Medicare pays home health agencies pursuant to the Patient Driven Grouping Model (PDGM), which calculates payment based on a formula that considers admission source, diagnoses, and timing. Under PDGM, agencies are paid more for care provided to patients who start care from inpatient hospital or skilled nursing facility stays than for those who do not require that level of care and begin home care “from the community.” The “community” group includes patients who are admitted to care from home and those who have been in hospital observation status or other care characterized as outpatient hospital care.
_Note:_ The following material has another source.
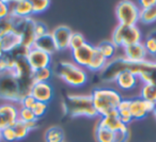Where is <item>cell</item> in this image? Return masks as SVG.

According to a study published in Health Affairs (January 6, 2026), about half of all episodes of home care paid for in traditional Medicare are for patients with community, not institutional admissions. Medicare’s payment differential for the two groups does not fully reflect the patient care needs or provider responsibilities for the institutional vs. community patient groups. For example, as reported in Home Health Line, Volume 51, Issue 8, 2/23/2026, the study found:
- Community patients are often older than patients admitted from institutions;
- Community patients have higher rates of Alzheimer’s disease, depression, and cognitive impairments;
- Community patients may have had surgeries and significant outpatient care and often have more intense needs;
- Providers may face greater challenges to establish appropriate care for community patients than institutional patients. They often receive less information about these patients’ conditions, medications, living situations, and care needs.
The Medicare home health payment model does not recognize the complex issues involved in establishing and providing care for community patients. Assumptions built into the PDGM payment system, that it requires more to meet the needs of patients admitted from inpatient institutional care, should be revised to reflect the actual complexities involved in caring for community patients.